Selon certaines institutions spécialisées, depuis deux ans, l’Amérique latine vient en tête pour ce qui est du nombre de journalistes assassinés dans l’exercice de leurs fonctions, devant le Proche Orient.

Par ailleurs, les enlèvements de journalistes sont de plus en plus fréquents et concernent un nombre de pays toujours plus grand. Dans certaines régions d’Amérique latine, les journalistes qui enquêtent sur le trafic de drogue sont sous la menace permanente d’être torturés et abattus.

En mars 2010, le rapport du Conseil du programme international pour le développement de la communication (PIDC), à l’occasion de sa 27e réunion pour 2008-2009, a condamné les meurtres de 123 journalistes, un chiffre similaire à celui de la période 2006-2007. De surcroît, les données du rapport montrent que dans le plus grand nombre de cas les victimes ont été tuées de façon délibérée, et qu’il s’agissait de reporters locaux qui couvraient la nouvelle dans leur propre communauté, en temps de paix.

Selon d’autres sources, en 2011, 95% des journalistes assassinés en Amérique latine étaient des hommes, mais que les femmes sont de plus en plus l’objet de menaces, notamment de violences sexuelles, et que dans les trois dernières semaines trois d’entre elles ont été exécutées par les cartels de la mafia.

LA RÉGION LA PLUS MEURTRIÈRE

Un rapport de la Commission d’enquête sur les attentats contre des journalistes (CIAP) révèle que 40 journalistes latino-américains de six pays ont été tués en 2011, et qu’ils représentent 42% de la totalité des 123 reporters assassinés dans le monde.
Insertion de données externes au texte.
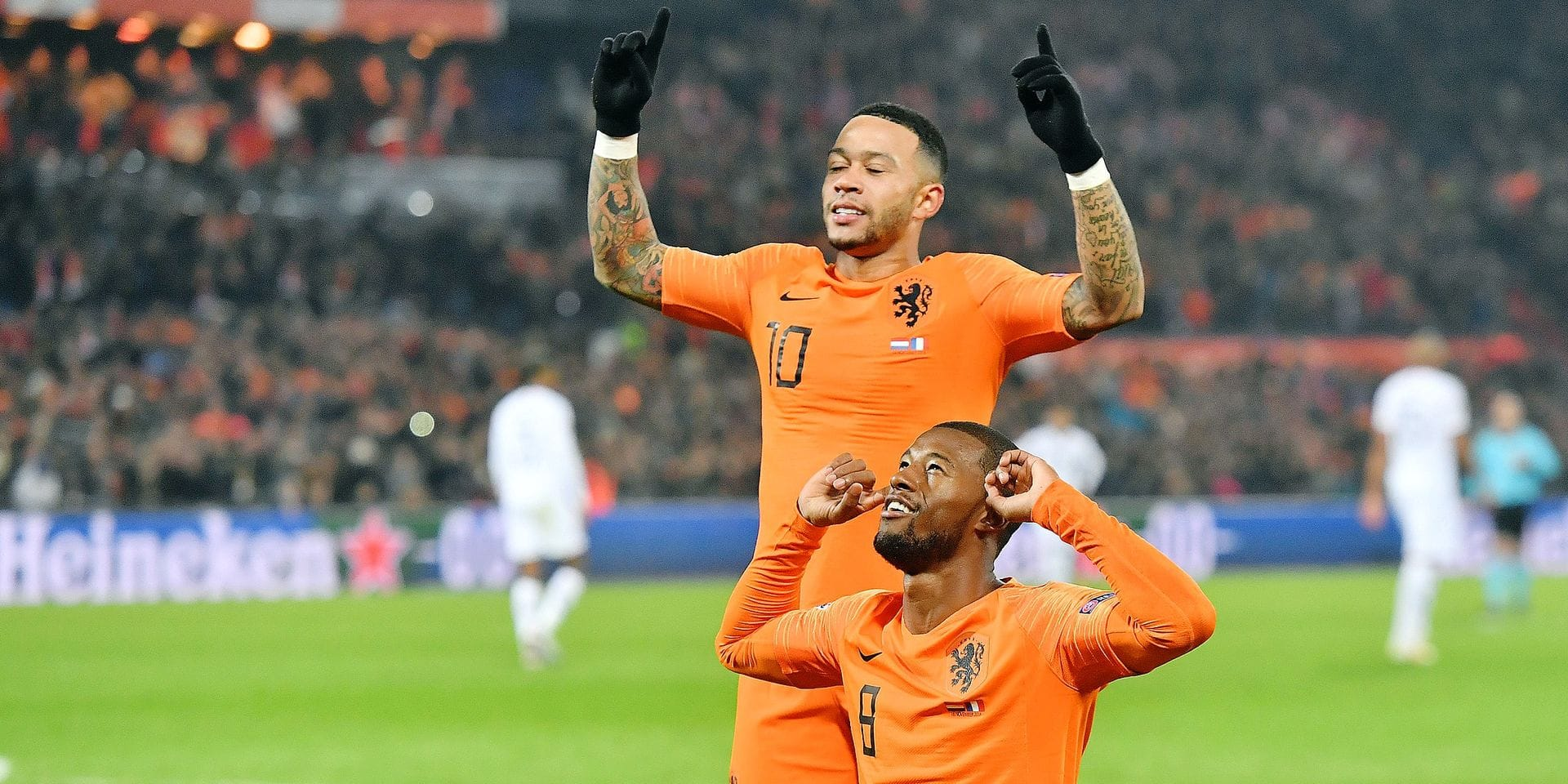Netherlands' midfielder Georginio Wijnaldum (bottom) celebrates with Netherlands' forward Memphis Depay after scoring a goal during the UEFA Nations League football match between the Netherlands and France at the Feijenoord stadium in Rotterdam on November 16, 2018. (Photo by EMMANUEL DUNAND / AFP)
La plupart d’entre eux enquêtaient sur des cas de corruption et d’autres activités illégales.

Le rapport souligne que par région, l’Amérique latine a été la plus meurtrière, avec en tête le Brésil, le Honduras et le Mexique.

LA CIAP demande de renforcer de toute urgence les mesures de protection des journalistes, une question qui avait été soulevée dans les années 70.

En septembre dernier, le commentateur mexicain Salvador Camarena soulignait que « la muselière de terreur imposée par les cartels criminels dans les régions côtières du Mexique est parvenue à réduire au silence journaux, stations de radio et de télévision, et commence même à faire taire les sites web et les réseaux sociaux ».

Mais il n’y a pas que le danger de la drogue et des guerres de rapine qui menacent les journalistes. Nombreux sont les obstacles au travail de ceux qui sont chargés d’informer, d’enquêter et de dénoncer. Trop de journalistes d’investigation sont réduits au silence, souvent pour avoir jeté le jour sur la corruption ou sur un crime quelconque.

D’autres sont exposés à un tabassage et à la saisie de leur matériel lorsqu’ils couvrent une manifestation ou une marche pacifique, comme on a pu le voir en Europe, au Chili et même à New York, considérée comme la « Mecque de la libre expression ». Au mois d’octobre dernier, l’Association de correspondants étrangers du Chili a exprimé au gouvernement sa « vive préoccupation devant les attaques constantes à la liberté d’expression perpétrées par les Carabiniers ces deux dernières années ». Un mois plus tard, d’après une dépêche de l’Associated Press, « des journalistes qui couvraient l’opération policière dans le camp du mouvement Occupy Wall Street à New York ont été maintenus à distance, et plusieurs d’entre eux ont été arrêtés ».

La culture de l’impunité s’est ancrée dans plusieurs parties du monde du fait que beaucoup de gouvernements ont systématiquement failli à leur obligation de protéger les journalistes et de punir les responsables des violences à leur encontre. Trop d’agressions et de meurtres de journalistes demeurent impunis. Il faut agir de toute urgence, car l’année 2012 s’annonce encore plus meurtrière.